• **Yazılı Yönerge 1**:
Aşağıdaki Nubar Ozanyan anma yazısına göre şu ifadeler doğru mu?
(a) Yerevan'daki anma etkinliği 26 Ağustos 2018 Pazar günü yapıldı.
(b) Anma toplantısında Dağlık Karabağ savaşından sinevizyon gösterimleri yapıldı.
(c) Kilisedeki dini tören, saygı duruşundan sonra düzenlendi.
Her birine evet ya da hayır deyin ve kararı belirleyen sözleri yazıdan aynen aktarın.
• **Yazılı Yönerge 2**:
Aşağıdaki Nubar Ozanyan anma yazısına dayanarak şu soruları yanıtlayın:
(a) Yerevan'daki anma etkinliğini kimler gerçekleştirdi?
(b) Silah arkadaşları hangi savaşlarda şehit düşenler için saygı duruşunda bulundu?
(c) Ozanyan'ın mücadelesini anlatan hangi gösterim ilgiyle izlendi?

• **Kaynaktan Alıntı**:
================================

Cuma Mayıs 17, 2024

Nubar Ozanyan Yerevan‘da özlem ve saygıyla anıldı…

Şahadete ulaştığı, Rojava topraklarındaki askeri törenden sonra, 26 Ağustos 2018 Pazar günü Ermenistan’ın Yerevan kentinde başta eşi ve sevenleri ile silah arkadaşları bir anma etkinliği gerçekleştirdi.

Հայաստանից մինչեւ Պաղեստին,

Տերսիմից մինչեւ Ռոժավայ,

Յեղափոխության պատմության

Հերոս Մարդակեր Նուպար Օզանյան ՛ը անմահ է …. (1)

Yerevan: Martager Nubar Ozanyan’ın ölümsüzlüğünün I.yılında bir çok yerde anma etkinlikleri düzenlenmeye devam ediliyor.

26 Ağustos tarihinde kilisede yapılan dini törenden sonra, Nubar Ozanyan şahsında şehitlere verilen հօգեճաշ(2) ile bir araya gelen Karabağ savaşında birlikte olan silah arkadaşları, Rojava ile Karabağ savaşında şehit düşenler için saygı duruşunda bulundular.

Dağlık Karabağ savaşından sinevizyon gösterimlerin yapıldığı anma toplantısında, Monte’lerin, Leonid’lerin, Nubar’ların mücadeleleri tanıtılırken, Rakka özgürleştirme hamlesinde şehit düşen Ozanyan’ın mücadelesini anlatan belgesel video gösterimi ilgiyle izlendi.

================================

• **Listelenen Kayıtlar**:
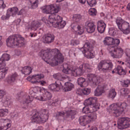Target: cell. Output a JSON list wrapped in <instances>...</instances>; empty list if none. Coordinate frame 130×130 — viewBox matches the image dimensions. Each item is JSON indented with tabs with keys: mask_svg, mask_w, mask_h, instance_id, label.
I'll list each match as a JSON object with an SVG mask.
<instances>
[{
	"mask_svg": "<svg viewBox=\"0 0 130 130\" xmlns=\"http://www.w3.org/2000/svg\"><path fill=\"white\" fill-rule=\"evenodd\" d=\"M40 57L47 63L52 67L57 66L63 62V56L57 48L43 50L40 53Z\"/></svg>",
	"mask_w": 130,
	"mask_h": 130,
	"instance_id": "obj_1",
	"label": "cell"
},
{
	"mask_svg": "<svg viewBox=\"0 0 130 130\" xmlns=\"http://www.w3.org/2000/svg\"><path fill=\"white\" fill-rule=\"evenodd\" d=\"M29 93L33 98L41 101H48L52 97V95L50 92L44 88L40 87L30 88Z\"/></svg>",
	"mask_w": 130,
	"mask_h": 130,
	"instance_id": "obj_2",
	"label": "cell"
},
{
	"mask_svg": "<svg viewBox=\"0 0 130 130\" xmlns=\"http://www.w3.org/2000/svg\"><path fill=\"white\" fill-rule=\"evenodd\" d=\"M7 46L12 48L24 47L26 45L25 39L20 35H14L9 36L7 39Z\"/></svg>",
	"mask_w": 130,
	"mask_h": 130,
	"instance_id": "obj_3",
	"label": "cell"
},
{
	"mask_svg": "<svg viewBox=\"0 0 130 130\" xmlns=\"http://www.w3.org/2000/svg\"><path fill=\"white\" fill-rule=\"evenodd\" d=\"M127 105L125 103H116L110 105L107 110L112 116L119 117L123 113Z\"/></svg>",
	"mask_w": 130,
	"mask_h": 130,
	"instance_id": "obj_4",
	"label": "cell"
},
{
	"mask_svg": "<svg viewBox=\"0 0 130 130\" xmlns=\"http://www.w3.org/2000/svg\"><path fill=\"white\" fill-rule=\"evenodd\" d=\"M49 112L46 109H42L34 114L31 118L32 122L41 124L46 122L49 118Z\"/></svg>",
	"mask_w": 130,
	"mask_h": 130,
	"instance_id": "obj_5",
	"label": "cell"
},
{
	"mask_svg": "<svg viewBox=\"0 0 130 130\" xmlns=\"http://www.w3.org/2000/svg\"><path fill=\"white\" fill-rule=\"evenodd\" d=\"M49 21L54 28L63 29L65 27L67 23L63 20V18L58 15L52 14L49 16Z\"/></svg>",
	"mask_w": 130,
	"mask_h": 130,
	"instance_id": "obj_6",
	"label": "cell"
},
{
	"mask_svg": "<svg viewBox=\"0 0 130 130\" xmlns=\"http://www.w3.org/2000/svg\"><path fill=\"white\" fill-rule=\"evenodd\" d=\"M116 23L119 28L125 35H128L130 33V26L128 23L120 17H118L116 20Z\"/></svg>",
	"mask_w": 130,
	"mask_h": 130,
	"instance_id": "obj_7",
	"label": "cell"
},
{
	"mask_svg": "<svg viewBox=\"0 0 130 130\" xmlns=\"http://www.w3.org/2000/svg\"><path fill=\"white\" fill-rule=\"evenodd\" d=\"M76 111L74 110L61 111L58 112L56 115V118L58 120H67L72 119L74 118L76 115Z\"/></svg>",
	"mask_w": 130,
	"mask_h": 130,
	"instance_id": "obj_8",
	"label": "cell"
},
{
	"mask_svg": "<svg viewBox=\"0 0 130 130\" xmlns=\"http://www.w3.org/2000/svg\"><path fill=\"white\" fill-rule=\"evenodd\" d=\"M43 13L46 14H54L57 13L60 10V6L55 4L46 5L41 8Z\"/></svg>",
	"mask_w": 130,
	"mask_h": 130,
	"instance_id": "obj_9",
	"label": "cell"
},
{
	"mask_svg": "<svg viewBox=\"0 0 130 130\" xmlns=\"http://www.w3.org/2000/svg\"><path fill=\"white\" fill-rule=\"evenodd\" d=\"M97 118V115L96 113L87 115L80 117L79 121L80 125L86 126L88 124L95 121Z\"/></svg>",
	"mask_w": 130,
	"mask_h": 130,
	"instance_id": "obj_10",
	"label": "cell"
},
{
	"mask_svg": "<svg viewBox=\"0 0 130 130\" xmlns=\"http://www.w3.org/2000/svg\"><path fill=\"white\" fill-rule=\"evenodd\" d=\"M108 50L112 57L115 58H119L122 57L124 51L122 48L117 46V45H114L109 47Z\"/></svg>",
	"mask_w": 130,
	"mask_h": 130,
	"instance_id": "obj_11",
	"label": "cell"
},
{
	"mask_svg": "<svg viewBox=\"0 0 130 130\" xmlns=\"http://www.w3.org/2000/svg\"><path fill=\"white\" fill-rule=\"evenodd\" d=\"M113 67V64L109 60H103L100 61L98 65L99 70L102 72H107L110 71Z\"/></svg>",
	"mask_w": 130,
	"mask_h": 130,
	"instance_id": "obj_12",
	"label": "cell"
},
{
	"mask_svg": "<svg viewBox=\"0 0 130 130\" xmlns=\"http://www.w3.org/2000/svg\"><path fill=\"white\" fill-rule=\"evenodd\" d=\"M130 127V118L122 117L119 119L117 122V127L121 130L125 129Z\"/></svg>",
	"mask_w": 130,
	"mask_h": 130,
	"instance_id": "obj_13",
	"label": "cell"
},
{
	"mask_svg": "<svg viewBox=\"0 0 130 130\" xmlns=\"http://www.w3.org/2000/svg\"><path fill=\"white\" fill-rule=\"evenodd\" d=\"M18 100L22 103L28 104L33 101V97L29 95L28 93L24 92H21L18 95Z\"/></svg>",
	"mask_w": 130,
	"mask_h": 130,
	"instance_id": "obj_14",
	"label": "cell"
},
{
	"mask_svg": "<svg viewBox=\"0 0 130 130\" xmlns=\"http://www.w3.org/2000/svg\"><path fill=\"white\" fill-rule=\"evenodd\" d=\"M100 108V104L97 103L85 106L82 110L83 113L84 114L92 113L98 111Z\"/></svg>",
	"mask_w": 130,
	"mask_h": 130,
	"instance_id": "obj_15",
	"label": "cell"
},
{
	"mask_svg": "<svg viewBox=\"0 0 130 130\" xmlns=\"http://www.w3.org/2000/svg\"><path fill=\"white\" fill-rule=\"evenodd\" d=\"M44 77L43 74H38L29 76L27 77V80L32 84L41 83L42 80Z\"/></svg>",
	"mask_w": 130,
	"mask_h": 130,
	"instance_id": "obj_16",
	"label": "cell"
},
{
	"mask_svg": "<svg viewBox=\"0 0 130 130\" xmlns=\"http://www.w3.org/2000/svg\"><path fill=\"white\" fill-rule=\"evenodd\" d=\"M87 77L90 82L95 85L100 84L102 81V79L99 76L93 74H88Z\"/></svg>",
	"mask_w": 130,
	"mask_h": 130,
	"instance_id": "obj_17",
	"label": "cell"
},
{
	"mask_svg": "<svg viewBox=\"0 0 130 130\" xmlns=\"http://www.w3.org/2000/svg\"><path fill=\"white\" fill-rule=\"evenodd\" d=\"M19 9L17 7L9 8L7 10L6 16H3L2 17L3 20L8 19L10 17H14L18 13Z\"/></svg>",
	"mask_w": 130,
	"mask_h": 130,
	"instance_id": "obj_18",
	"label": "cell"
},
{
	"mask_svg": "<svg viewBox=\"0 0 130 130\" xmlns=\"http://www.w3.org/2000/svg\"><path fill=\"white\" fill-rule=\"evenodd\" d=\"M12 125V121L9 119H1L0 120V127L1 130H6L9 129Z\"/></svg>",
	"mask_w": 130,
	"mask_h": 130,
	"instance_id": "obj_19",
	"label": "cell"
},
{
	"mask_svg": "<svg viewBox=\"0 0 130 130\" xmlns=\"http://www.w3.org/2000/svg\"><path fill=\"white\" fill-rule=\"evenodd\" d=\"M120 42L119 39H114L110 37H106L104 40V44L107 45H118L119 44Z\"/></svg>",
	"mask_w": 130,
	"mask_h": 130,
	"instance_id": "obj_20",
	"label": "cell"
},
{
	"mask_svg": "<svg viewBox=\"0 0 130 130\" xmlns=\"http://www.w3.org/2000/svg\"><path fill=\"white\" fill-rule=\"evenodd\" d=\"M72 30L78 35H82L84 32V26L81 25L74 23L71 26Z\"/></svg>",
	"mask_w": 130,
	"mask_h": 130,
	"instance_id": "obj_21",
	"label": "cell"
},
{
	"mask_svg": "<svg viewBox=\"0 0 130 130\" xmlns=\"http://www.w3.org/2000/svg\"><path fill=\"white\" fill-rule=\"evenodd\" d=\"M63 86L60 81H56L55 83L50 84L48 88L53 91H58L63 89Z\"/></svg>",
	"mask_w": 130,
	"mask_h": 130,
	"instance_id": "obj_22",
	"label": "cell"
},
{
	"mask_svg": "<svg viewBox=\"0 0 130 130\" xmlns=\"http://www.w3.org/2000/svg\"><path fill=\"white\" fill-rule=\"evenodd\" d=\"M55 36L51 33L45 34L42 38V41L45 44H50L54 41Z\"/></svg>",
	"mask_w": 130,
	"mask_h": 130,
	"instance_id": "obj_23",
	"label": "cell"
},
{
	"mask_svg": "<svg viewBox=\"0 0 130 130\" xmlns=\"http://www.w3.org/2000/svg\"><path fill=\"white\" fill-rule=\"evenodd\" d=\"M85 28L88 33H92L95 31V26L93 22H87L86 24Z\"/></svg>",
	"mask_w": 130,
	"mask_h": 130,
	"instance_id": "obj_24",
	"label": "cell"
},
{
	"mask_svg": "<svg viewBox=\"0 0 130 130\" xmlns=\"http://www.w3.org/2000/svg\"><path fill=\"white\" fill-rule=\"evenodd\" d=\"M80 50L82 51L84 56L88 59L93 58L95 57L94 54L93 52V51L84 49L83 47L80 48Z\"/></svg>",
	"mask_w": 130,
	"mask_h": 130,
	"instance_id": "obj_25",
	"label": "cell"
},
{
	"mask_svg": "<svg viewBox=\"0 0 130 130\" xmlns=\"http://www.w3.org/2000/svg\"><path fill=\"white\" fill-rule=\"evenodd\" d=\"M106 27V25L102 20H100L97 23V29L98 31L100 33H103L105 31Z\"/></svg>",
	"mask_w": 130,
	"mask_h": 130,
	"instance_id": "obj_26",
	"label": "cell"
},
{
	"mask_svg": "<svg viewBox=\"0 0 130 130\" xmlns=\"http://www.w3.org/2000/svg\"><path fill=\"white\" fill-rule=\"evenodd\" d=\"M18 76H19L17 73H13L7 77V81L9 84H12L18 78Z\"/></svg>",
	"mask_w": 130,
	"mask_h": 130,
	"instance_id": "obj_27",
	"label": "cell"
},
{
	"mask_svg": "<svg viewBox=\"0 0 130 130\" xmlns=\"http://www.w3.org/2000/svg\"><path fill=\"white\" fill-rule=\"evenodd\" d=\"M77 93L80 95H89L91 92V90L89 88H84L83 89H78L77 91Z\"/></svg>",
	"mask_w": 130,
	"mask_h": 130,
	"instance_id": "obj_28",
	"label": "cell"
},
{
	"mask_svg": "<svg viewBox=\"0 0 130 130\" xmlns=\"http://www.w3.org/2000/svg\"><path fill=\"white\" fill-rule=\"evenodd\" d=\"M98 102V99L96 97H90L86 100L84 102V104L85 106L89 105H92V104H95Z\"/></svg>",
	"mask_w": 130,
	"mask_h": 130,
	"instance_id": "obj_29",
	"label": "cell"
},
{
	"mask_svg": "<svg viewBox=\"0 0 130 130\" xmlns=\"http://www.w3.org/2000/svg\"><path fill=\"white\" fill-rule=\"evenodd\" d=\"M74 87V85L73 84L70 82H67L64 84V86L63 87V89L64 92H69L71 91Z\"/></svg>",
	"mask_w": 130,
	"mask_h": 130,
	"instance_id": "obj_30",
	"label": "cell"
},
{
	"mask_svg": "<svg viewBox=\"0 0 130 130\" xmlns=\"http://www.w3.org/2000/svg\"><path fill=\"white\" fill-rule=\"evenodd\" d=\"M84 72L82 68L80 67L73 70L71 74L74 76H80L83 75Z\"/></svg>",
	"mask_w": 130,
	"mask_h": 130,
	"instance_id": "obj_31",
	"label": "cell"
},
{
	"mask_svg": "<svg viewBox=\"0 0 130 130\" xmlns=\"http://www.w3.org/2000/svg\"><path fill=\"white\" fill-rule=\"evenodd\" d=\"M105 87L103 86H99L95 91V95L100 96L105 91Z\"/></svg>",
	"mask_w": 130,
	"mask_h": 130,
	"instance_id": "obj_32",
	"label": "cell"
},
{
	"mask_svg": "<svg viewBox=\"0 0 130 130\" xmlns=\"http://www.w3.org/2000/svg\"><path fill=\"white\" fill-rule=\"evenodd\" d=\"M77 83L82 87H86L88 86V82L83 77H80L77 79Z\"/></svg>",
	"mask_w": 130,
	"mask_h": 130,
	"instance_id": "obj_33",
	"label": "cell"
},
{
	"mask_svg": "<svg viewBox=\"0 0 130 130\" xmlns=\"http://www.w3.org/2000/svg\"><path fill=\"white\" fill-rule=\"evenodd\" d=\"M53 77L55 79L58 80H60V81H63L64 80L67 79L68 77L67 76L63 75L60 73H57L54 74Z\"/></svg>",
	"mask_w": 130,
	"mask_h": 130,
	"instance_id": "obj_34",
	"label": "cell"
},
{
	"mask_svg": "<svg viewBox=\"0 0 130 130\" xmlns=\"http://www.w3.org/2000/svg\"><path fill=\"white\" fill-rule=\"evenodd\" d=\"M32 71V69L29 66H26L22 68L21 72L23 74L26 75H29Z\"/></svg>",
	"mask_w": 130,
	"mask_h": 130,
	"instance_id": "obj_35",
	"label": "cell"
},
{
	"mask_svg": "<svg viewBox=\"0 0 130 130\" xmlns=\"http://www.w3.org/2000/svg\"><path fill=\"white\" fill-rule=\"evenodd\" d=\"M41 23L39 21H34L31 24L30 28L32 30H36L41 26Z\"/></svg>",
	"mask_w": 130,
	"mask_h": 130,
	"instance_id": "obj_36",
	"label": "cell"
},
{
	"mask_svg": "<svg viewBox=\"0 0 130 130\" xmlns=\"http://www.w3.org/2000/svg\"><path fill=\"white\" fill-rule=\"evenodd\" d=\"M116 71L118 74L119 75H125L127 73V70H125L121 66H118L116 68Z\"/></svg>",
	"mask_w": 130,
	"mask_h": 130,
	"instance_id": "obj_37",
	"label": "cell"
},
{
	"mask_svg": "<svg viewBox=\"0 0 130 130\" xmlns=\"http://www.w3.org/2000/svg\"><path fill=\"white\" fill-rule=\"evenodd\" d=\"M29 1L32 9H35L38 7L39 4L38 0H29Z\"/></svg>",
	"mask_w": 130,
	"mask_h": 130,
	"instance_id": "obj_38",
	"label": "cell"
},
{
	"mask_svg": "<svg viewBox=\"0 0 130 130\" xmlns=\"http://www.w3.org/2000/svg\"><path fill=\"white\" fill-rule=\"evenodd\" d=\"M8 68L7 67L3 68H1V79H3L5 77L7 71H8Z\"/></svg>",
	"mask_w": 130,
	"mask_h": 130,
	"instance_id": "obj_39",
	"label": "cell"
},
{
	"mask_svg": "<svg viewBox=\"0 0 130 130\" xmlns=\"http://www.w3.org/2000/svg\"><path fill=\"white\" fill-rule=\"evenodd\" d=\"M116 95H117V93H116L115 89H112L110 90L108 96L110 99H115Z\"/></svg>",
	"mask_w": 130,
	"mask_h": 130,
	"instance_id": "obj_40",
	"label": "cell"
},
{
	"mask_svg": "<svg viewBox=\"0 0 130 130\" xmlns=\"http://www.w3.org/2000/svg\"><path fill=\"white\" fill-rule=\"evenodd\" d=\"M118 31L117 29L115 28H109V35L112 36H115L118 35Z\"/></svg>",
	"mask_w": 130,
	"mask_h": 130,
	"instance_id": "obj_41",
	"label": "cell"
},
{
	"mask_svg": "<svg viewBox=\"0 0 130 130\" xmlns=\"http://www.w3.org/2000/svg\"><path fill=\"white\" fill-rule=\"evenodd\" d=\"M10 59V56L9 55L7 54H4L1 56V61H8Z\"/></svg>",
	"mask_w": 130,
	"mask_h": 130,
	"instance_id": "obj_42",
	"label": "cell"
},
{
	"mask_svg": "<svg viewBox=\"0 0 130 130\" xmlns=\"http://www.w3.org/2000/svg\"><path fill=\"white\" fill-rule=\"evenodd\" d=\"M9 112V110L6 109H1L0 110V117L2 118L5 117Z\"/></svg>",
	"mask_w": 130,
	"mask_h": 130,
	"instance_id": "obj_43",
	"label": "cell"
},
{
	"mask_svg": "<svg viewBox=\"0 0 130 130\" xmlns=\"http://www.w3.org/2000/svg\"><path fill=\"white\" fill-rule=\"evenodd\" d=\"M73 70H71V68H70L68 67H66L64 68L63 70V73L66 74H71Z\"/></svg>",
	"mask_w": 130,
	"mask_h": 130,
	"instance_id": "obj_44",
	"label": "cell"
},
{
	"mask_svg": "<svg viewBox=\"0 0 130 130\" xmlns=\"http://www.w3.org/2000/svg\"><path fill=\"white\" fill-rule=\"evenodd\" d=\"M121 94L123 96H126L128 95L130 93L129 90L126 89H123L121 90L120 91Z\"/></svg>",
	"mask_w": 130,
	"mask_h": 130,
	"instance_id": "obj_45",
	"label": "cell"
},
{
	"mask_svg": "<svg viewBox=\"0 0 130 130\" xmlns=\"http://www.w3.org/2000/svg\"><path fill=\"white\" fill-rule=\"evenodd\" d=\"M122 85L124 87H127L130 85V80L127 79L124 80L122 83Z\"/></svg>",
	"mask_w": 130,
	"mask_h": 130,
	"instance_id": "obj_46",
	"label": "cell"
},
{
	"mask_svg": "<svg viewBox=\"0 0 130 130\" xmlns=\"http://www.w3.org/2000/svg\"><path fill=\"white\" fill-rule=\"evenodd\" d=\"M89 13L90 15L94 16L97 14V11L94 8H91L89 10Z\"/></svg>",
	"mask_w": 130,
	"mask_h": 130,
	"instance_id": "obj_47",
	"label": "cell"
},
{
	"mask_svg": "<svg viewBox=\"0 0 130 130\" xmlns=\"http://www.w3.org/2000/svg\"><path fill=\"white\" fill-rule=\"evenodd\" d=\"M87 3L90 7H93L96 4V0H87Z\"/></svg>",
	"mask_w": 130,
	"mask_h": 130,
	"instance_id": "obj_48",
	"label": "cell"
},
{
	"mask_svg": "<svg viewBox=\"0 0 130 130\" xmlns=\"http://www.w3.org/2000/svg\"><path fill=\"white\" fill-rule=\"evenodd\" d=\"M81 19V16L79 14H76L74 15L73 16V19L75 21H78L80 20Z\"/></svg>",
	"mask_w": 130,
	"mask_h": 130,
	"instance_id": "obj_49",
	"label": "cell"
},
{
	"mask_svg": "<svg viewBox=\"0 0 130 130\" xmlns=\"http://www.w3.org/2000/svg\"><path fill=\"white\" fill-rule=\"evenodd\" d=\"M6 93L5 92V91L4 90H1V96H0V99L1 100V101L2 100V99L3 98L4 96V95H6Z\"/></svg>",
	"mask_w": 130,
	"mask_h": 130,
	"instance_id": "obj_50",
	"label": "cell"
},
{
	"mask_svg": "<svg viewBox=\"0 0 130 130\" xmlns=\"http://www.w3.org/2000/svg\"><path fill=\"white\" fill-rule=\"evenodd\" d=\"M6 5L4 3L3 0H1V9H4L6 7Z\"/></svg>",
	"mask_w": 130,
	"mask_h": 130,
	"instance_id": "obj_51",
	"label": "cell"
},
{
	"mask_svg": "<svg viewBox=\"0 0 130 130\" xmlns=\"http://www.w3.org/2000/svg\"><path fill=\"white\" fill-rule=\"evenodd\" d=\"M125 53L126 55L128 57H130V49L127 48L125 49Z\"/></svg>",
	"mask_w": 130,
	"mask_h": 130,
	"instance_id": "obj_52",
	"label": "cell"
},
{
	"mask_svg": "<svg viewBox=\"0 0 130 130\" xmlns=\"http://www.w3.org/2000/svg\"><path fill=\"white\" fill-rule=\"evenodd\" d=\"M79 1L82 4H84L86 3V0H79Z\"/></svg>",
	"mask_w": 130,
	"mask_h": 130,
	"instance_id": "obj_53",
	"label": "cell"
},
{
	"mask_svg": "<svg viewBox=\"0 0 130 130\" xmlns=\"http://www.w3.org/2000/svg\"><path fill=\"white\" fill-rule=\"evenodd\" d=\"M127 8L128 10H130V3H129L128 4L127 6Z\"/></svg>",
	"mask_w": 130,
	"mask_h": 130,
	"instance_id": "obj_54",
	"label": "cell"
},
{
	"mask_svg": "<svg viewBox=\"0 0 130 130\" xmlns=\"http://www.w3.org/2000/svg\"><path fill=\"white\" fill-rule=\"evenodd\" d=\"M64 1V0H57V3H61V2H62V1Z\"/></svg>",
	"mask_w": 130,
	"mask_h": 130,
	"instance_id": "obj_55",
	"label": "cell"
},
{
	"mask_svg": "<svg viewBox=\"0 0 130 130\" xmlns=\"http://www.w3.org/2000/svg\"><path fill=\"white\" fill-rule=\"evenodd\" d=\"M128 63L130 64V58L128 59Z\"/></svg>",
	"mask_w": 130,
	"mask_h": 130,
	"instance_id": "obj_56",
	"label": "cell"
},
{
	"mask_svg": "<svg viewBox=\"0 0 130 130\" xmlns=\"http://www.w3.org/2000/svg\"><path fill=\"white\" fill-rule=\"evenodd\" d=\"M129 98L130 99V95L129 96Z\"/></svg>",
	"mask_w": 130,
	"mask_h": 130,
	"instance_id": "obj_57",
	"label": "cell"
}]
</instances>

================================

• **Doğru Yanıt 1**:
(a) Evet: "26 Ağustos 2018 Pazar günü Ermenistan’ın Yerevan kentinde"
(b) Evet: "Dağlık Karabağ savaşından sinevizyon gösterimlerin yapıldığı anma toplantısında"
(c) Hayır: "kilisede yapılan dini törenden sonra"

• **Doğru Yanıt 2**:
(a) Başta eşi ve sevenleri ile silah arkadaşları.
(b) Rojava ile Karabağ savaşında şehit düşenler için.
(c) Belgesel video gösterimi.